Swap "Sedan" for "Saloon" in the items below and write all of them out again with nothing else changed. Leave the pictures out.

※

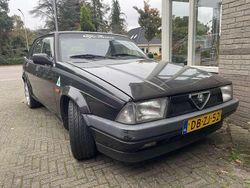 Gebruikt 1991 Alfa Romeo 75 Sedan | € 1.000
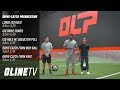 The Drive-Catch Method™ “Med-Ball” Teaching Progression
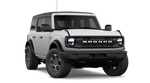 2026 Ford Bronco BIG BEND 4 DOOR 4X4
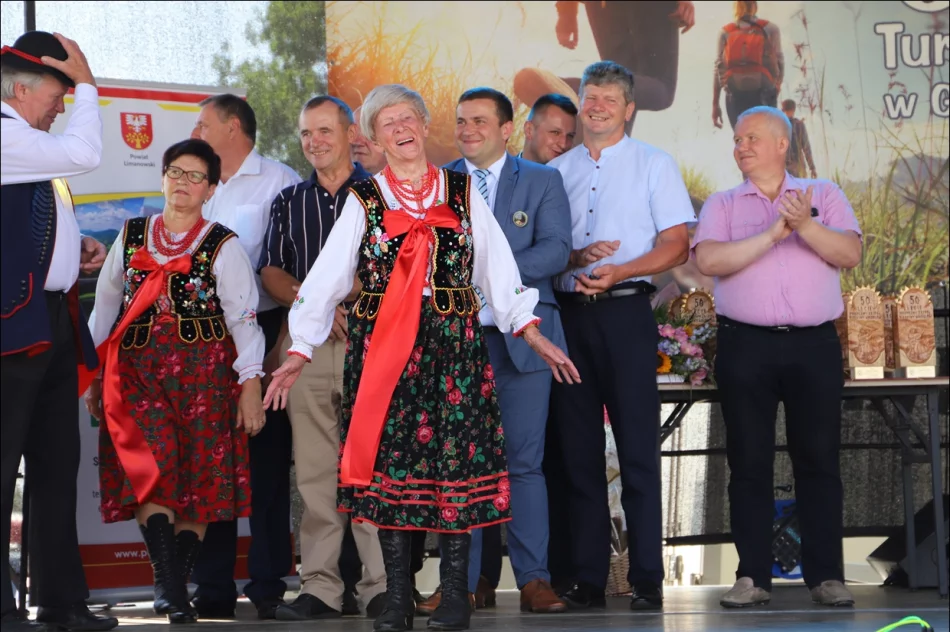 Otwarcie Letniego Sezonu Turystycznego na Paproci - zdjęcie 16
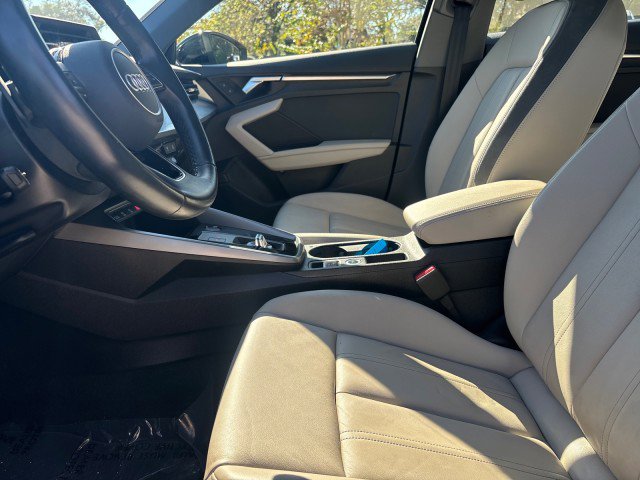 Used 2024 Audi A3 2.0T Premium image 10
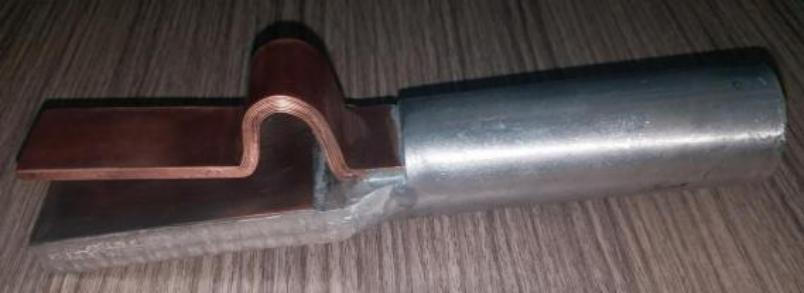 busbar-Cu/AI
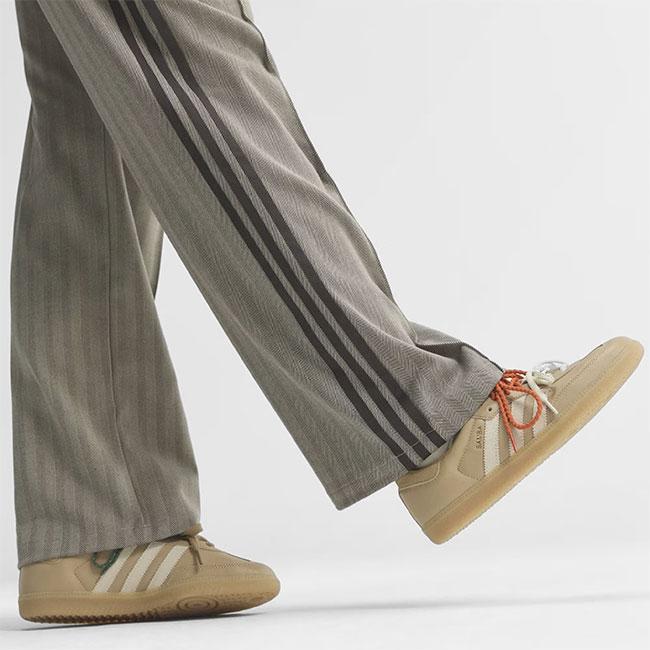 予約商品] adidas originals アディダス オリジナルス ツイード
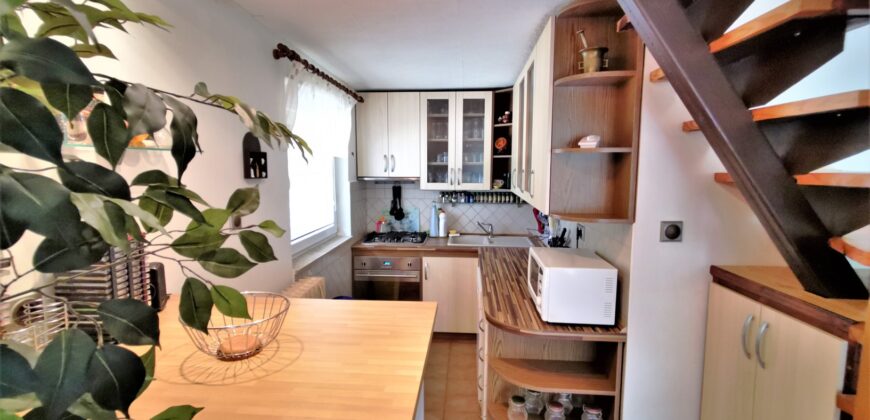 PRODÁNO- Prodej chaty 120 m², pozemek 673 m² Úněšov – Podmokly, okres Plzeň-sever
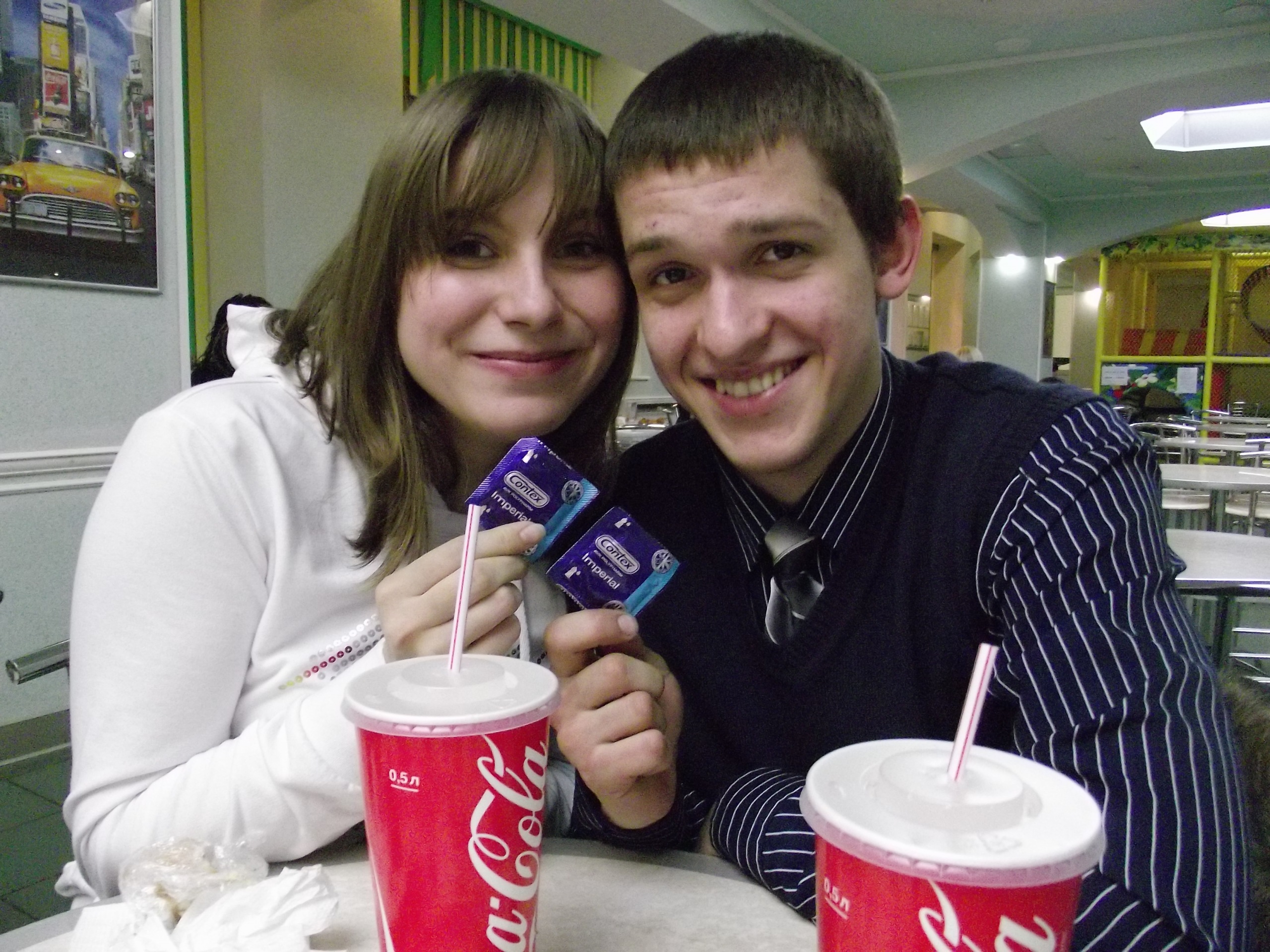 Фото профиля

※

# RESULT OF THE EXERCISE:
 Gebruikt 1991 Alfa Romeo 75 Saloon | € 1.000
 The Drive-Catch Method™ “Med-Ball” Teaching Progression
 2026 Ford Bronco BIG BEND 4 DOOR 4X4
 Otwarcie Letniego Sezonu Turystycznego na Paproci - zdjęcie 16
 Used 2024 Audi A3 2.0T Premium image 10
 busbar-Cu/AI
 予約商品] adidas originals アディダス オリジナルス ツイード
 PRODÁNO- Prodej chaty 120 m², pozemek 673 m² Úněšov – Podmokly, okres Plzeň-sever
 Фото профиля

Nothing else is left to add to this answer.